Problem A: According to the article on cooking for a crowd, what has expanded massively over the past few years?
Problem B: Reproduce verbatim the passage of the article on cooking for a crowd starting at "Feeding large groups" and ending at "your favourite food.".

Text provided:
↓↓↓

Cooking for a crowd

Cooking for a crowd

by Great British Chefs 23 November 2015

Feeding large groups of people can be tricky – especially if some of your guests have dietary requirements. But there are plenty of products on the shelves that mean you can still serve your favourite food.

Great British Chefs is a team of passionate food lovers dedicated to bringing you the latest food stories, news and reviews.

Great British Chefs is a team of passionate food lovers dedicated to bringing you the latest food stories, news and reviews as well as access to some of Britain’s greatest chefs. Our posts cover everything we are excited about from the latest openings and hottest food trends to brilliant new producers and exclusive chef interviews.

As we roll on towards Christmas, the number of parties, reunions, dinners and gatherings start mounting up. If you’re going to be hosting your own soiree, working out what to cook can be a bit stressful. Serving something that everyone will enjoy is tough enough, but guests can be vegetarian, gluten intolerant, struggle with dairy or be allergic to specific ingredients. You might think this seriously limits the number of dishes you can serve, but don’t feel like you have to play it safe; the number of free from and alternative products has expanded massively over the past few years. With a few substitutions, versions of recipes normally containing wheat, milk or eggs can still be served to large crowds of people.

↑↑↑

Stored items
↓↓↓

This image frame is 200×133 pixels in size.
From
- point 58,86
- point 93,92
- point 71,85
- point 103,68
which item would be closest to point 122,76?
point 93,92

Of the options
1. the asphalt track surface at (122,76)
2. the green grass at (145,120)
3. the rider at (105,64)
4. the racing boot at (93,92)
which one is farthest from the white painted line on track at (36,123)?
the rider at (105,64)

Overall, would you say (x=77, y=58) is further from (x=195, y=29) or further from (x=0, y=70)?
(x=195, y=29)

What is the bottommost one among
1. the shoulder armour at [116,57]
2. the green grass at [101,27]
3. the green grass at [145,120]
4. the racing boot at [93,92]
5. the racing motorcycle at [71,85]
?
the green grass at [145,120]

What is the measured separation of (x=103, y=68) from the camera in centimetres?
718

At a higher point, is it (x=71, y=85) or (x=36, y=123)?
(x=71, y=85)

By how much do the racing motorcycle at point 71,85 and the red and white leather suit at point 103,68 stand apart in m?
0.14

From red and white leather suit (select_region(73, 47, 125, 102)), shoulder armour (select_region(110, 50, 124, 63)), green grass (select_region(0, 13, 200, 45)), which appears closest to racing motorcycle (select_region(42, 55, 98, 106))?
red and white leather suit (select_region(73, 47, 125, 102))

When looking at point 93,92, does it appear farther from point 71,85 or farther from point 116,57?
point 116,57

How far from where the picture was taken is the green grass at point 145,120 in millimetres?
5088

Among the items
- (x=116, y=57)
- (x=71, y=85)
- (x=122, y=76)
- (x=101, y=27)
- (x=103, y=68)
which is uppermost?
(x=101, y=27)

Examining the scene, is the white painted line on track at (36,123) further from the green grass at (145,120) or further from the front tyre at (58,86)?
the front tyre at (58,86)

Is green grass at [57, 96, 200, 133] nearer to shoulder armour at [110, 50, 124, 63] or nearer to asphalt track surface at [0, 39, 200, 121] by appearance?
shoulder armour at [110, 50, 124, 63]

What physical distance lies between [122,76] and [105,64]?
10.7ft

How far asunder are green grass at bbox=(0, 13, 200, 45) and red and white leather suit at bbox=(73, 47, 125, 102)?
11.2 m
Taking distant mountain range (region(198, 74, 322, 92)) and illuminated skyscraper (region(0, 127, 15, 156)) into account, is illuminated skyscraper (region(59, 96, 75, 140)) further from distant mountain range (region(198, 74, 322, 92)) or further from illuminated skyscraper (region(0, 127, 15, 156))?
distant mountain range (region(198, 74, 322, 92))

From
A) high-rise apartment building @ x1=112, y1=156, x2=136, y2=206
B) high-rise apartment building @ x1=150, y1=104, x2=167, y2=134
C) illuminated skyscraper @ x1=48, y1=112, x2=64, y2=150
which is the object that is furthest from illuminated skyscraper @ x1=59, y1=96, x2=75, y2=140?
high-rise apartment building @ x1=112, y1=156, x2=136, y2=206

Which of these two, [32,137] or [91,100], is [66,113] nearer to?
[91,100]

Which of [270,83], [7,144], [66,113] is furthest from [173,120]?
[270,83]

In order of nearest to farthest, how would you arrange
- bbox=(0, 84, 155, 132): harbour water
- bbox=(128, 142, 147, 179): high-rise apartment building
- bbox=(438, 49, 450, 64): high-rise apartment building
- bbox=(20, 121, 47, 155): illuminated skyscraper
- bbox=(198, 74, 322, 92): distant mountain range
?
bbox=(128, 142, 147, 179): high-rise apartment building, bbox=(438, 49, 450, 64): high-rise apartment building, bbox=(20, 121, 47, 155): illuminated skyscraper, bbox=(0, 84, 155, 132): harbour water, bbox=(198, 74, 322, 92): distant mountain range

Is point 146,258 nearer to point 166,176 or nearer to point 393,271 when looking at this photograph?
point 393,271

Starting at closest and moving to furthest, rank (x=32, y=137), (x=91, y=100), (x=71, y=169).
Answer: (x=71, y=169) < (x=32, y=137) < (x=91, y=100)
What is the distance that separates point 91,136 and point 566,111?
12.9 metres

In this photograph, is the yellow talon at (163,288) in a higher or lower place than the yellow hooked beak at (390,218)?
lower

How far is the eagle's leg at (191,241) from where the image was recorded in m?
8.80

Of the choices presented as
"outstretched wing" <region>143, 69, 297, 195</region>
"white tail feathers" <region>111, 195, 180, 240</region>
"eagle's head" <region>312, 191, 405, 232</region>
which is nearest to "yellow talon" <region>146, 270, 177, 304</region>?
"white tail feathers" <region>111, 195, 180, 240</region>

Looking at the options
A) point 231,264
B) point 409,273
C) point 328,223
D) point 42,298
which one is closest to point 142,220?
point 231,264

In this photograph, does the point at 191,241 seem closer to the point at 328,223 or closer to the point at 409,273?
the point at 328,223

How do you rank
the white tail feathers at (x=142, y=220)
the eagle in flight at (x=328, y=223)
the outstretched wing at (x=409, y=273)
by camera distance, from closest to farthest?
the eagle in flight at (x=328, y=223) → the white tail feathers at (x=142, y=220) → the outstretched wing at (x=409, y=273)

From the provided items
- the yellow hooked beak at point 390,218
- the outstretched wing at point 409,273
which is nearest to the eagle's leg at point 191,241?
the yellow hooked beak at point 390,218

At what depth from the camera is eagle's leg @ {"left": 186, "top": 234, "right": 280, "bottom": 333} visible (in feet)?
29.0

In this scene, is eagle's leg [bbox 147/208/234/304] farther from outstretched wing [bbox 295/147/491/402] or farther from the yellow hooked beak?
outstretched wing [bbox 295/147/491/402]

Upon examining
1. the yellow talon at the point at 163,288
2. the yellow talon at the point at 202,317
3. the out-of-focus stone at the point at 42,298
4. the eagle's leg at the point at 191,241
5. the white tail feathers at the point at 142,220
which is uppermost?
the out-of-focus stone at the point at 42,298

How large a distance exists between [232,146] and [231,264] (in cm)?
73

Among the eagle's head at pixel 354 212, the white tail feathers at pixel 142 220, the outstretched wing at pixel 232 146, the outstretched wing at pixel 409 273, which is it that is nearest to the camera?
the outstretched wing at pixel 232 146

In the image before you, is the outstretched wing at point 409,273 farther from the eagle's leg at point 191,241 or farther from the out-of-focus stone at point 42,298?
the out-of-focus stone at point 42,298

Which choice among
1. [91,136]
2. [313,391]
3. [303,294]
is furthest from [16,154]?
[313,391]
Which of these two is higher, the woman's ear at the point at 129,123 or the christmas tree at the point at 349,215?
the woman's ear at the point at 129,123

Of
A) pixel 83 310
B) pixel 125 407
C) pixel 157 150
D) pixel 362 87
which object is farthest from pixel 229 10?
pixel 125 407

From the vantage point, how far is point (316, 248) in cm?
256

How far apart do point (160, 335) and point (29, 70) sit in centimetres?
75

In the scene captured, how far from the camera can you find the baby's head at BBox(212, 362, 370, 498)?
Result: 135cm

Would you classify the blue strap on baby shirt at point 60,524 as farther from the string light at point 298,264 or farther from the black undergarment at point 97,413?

↑↑↑

Task solution A: The number of free from and alternative products.

Task solution B:
Feeding large groups of people can be tricky – especially if some of your guests have dietary requirements. But there are plenty of products on the shelves that mean you can still serve your favourite food.